Gene Signature Reveals Decreased SOX10 Activity in Malignant Cells from Immunotherapy-Resistant Cuta

Timothy J. Purwin1, 2, Claudia Capparelli1, Ahmet Sacan2 and Andrew E. Aplin1, 3 1 Department of Pharmacology, Physiology, and Cancer Biology, 3 Sidney Kimmel Cancer Center, Thomas Jefferson University, Philadelphia, PA 19107, USA. 2 School of Biomedical Engineering, Science and Health Systems, Drexel University, Philadelphia, PA 19104, USA.

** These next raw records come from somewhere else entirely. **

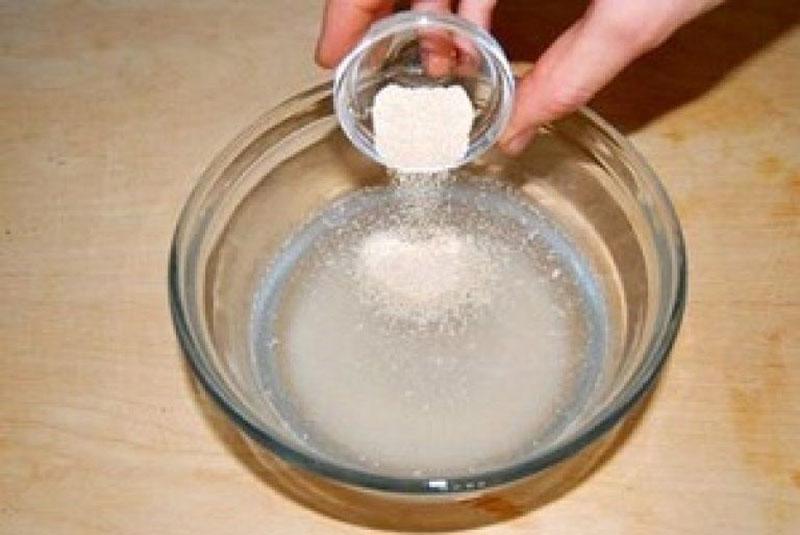 у загрејану воду додају се шећер и биљно уље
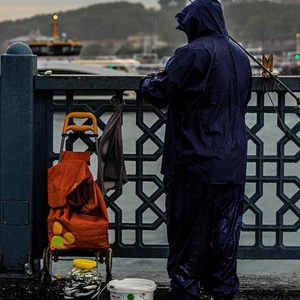 Veste coupe-vent décontractée à capuche ultra-légère pour hommes et femmes, durable, protectrice, imperméable, coupe-vent, respirante pour l'agriculture, la randonnée - Product Image 6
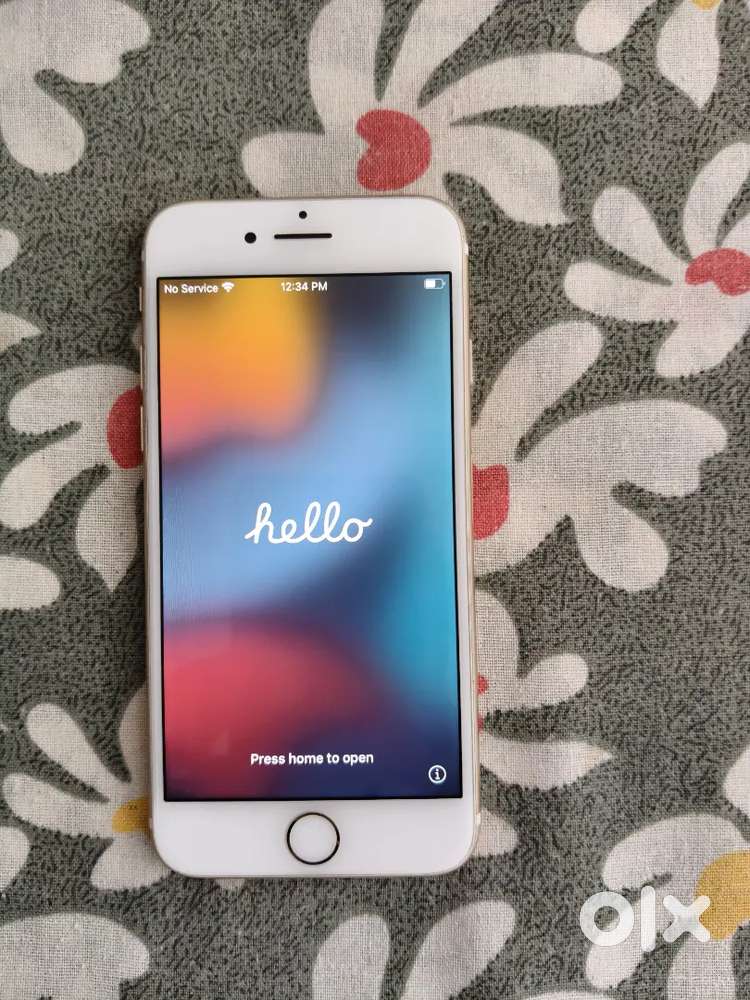 iPhone 7 32GB Rose Gold Locked Phone Mint Condition
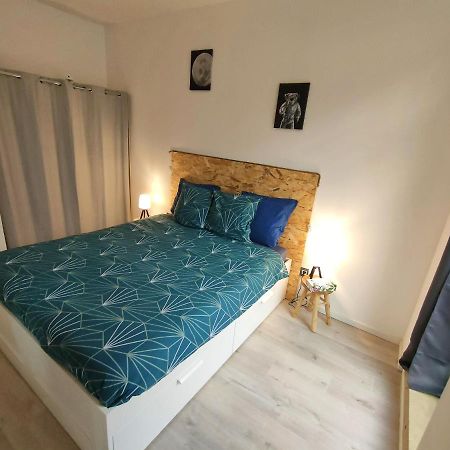Ferienwohnung Patio Cosy Thizy-les-Bourgs Exterior foto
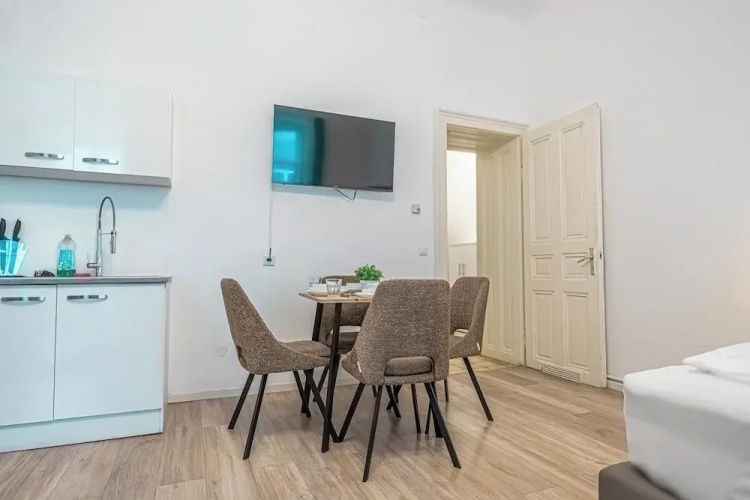Comfortable 1BR Apartment Long Stays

Immunotherapies and targeted therapies have advanced the treatment options for cutaneous melanoma but resistance and relapse still occur. Evidence is mounting that second-line therapy is less effective compared to the same therapy as first-line in treatment naïve tumors; however, details of cross-resistance mechanisms are limited. Here, we used computational methods to determine the extent that malignant cells lacking SOX10 activity, a known resistance mechanism to MAPK pathway inhibitors, are associated with immunotherapy-resistance. Using publicly available datasets, we integrated gene and transcript annotation, SOX10 ChIP-seq, CRISPR knockout RNA-seq, and knockdown ATAC-seq data from melanoma cell models to develop a robust SOX10 gene signature. We used gene signature scoring and enrichment analysis methods to validate the ability of the signature to determine SOX10 activity in multiple independent single cell and bulk RNA-seq SOX10 knockdown, melanoma cell line panel, and BRAFi -/+ MEKi drug-resistant datasets. Evaluation of patient scRNA-seq data revealed that immunotherapy-resistant patient tumors have lower SOX10 activity than treatment-naïve tumors. SOX10 IHC staining confirmed a higher prevalence of SOX10-deficient melanoma cells in tumor samples following immunotherapy. These data suggest that SOX10-deficient melanoma cells are associated with cross-resistance and highlight the need to identify therapeutic strategies that target this subpopulation.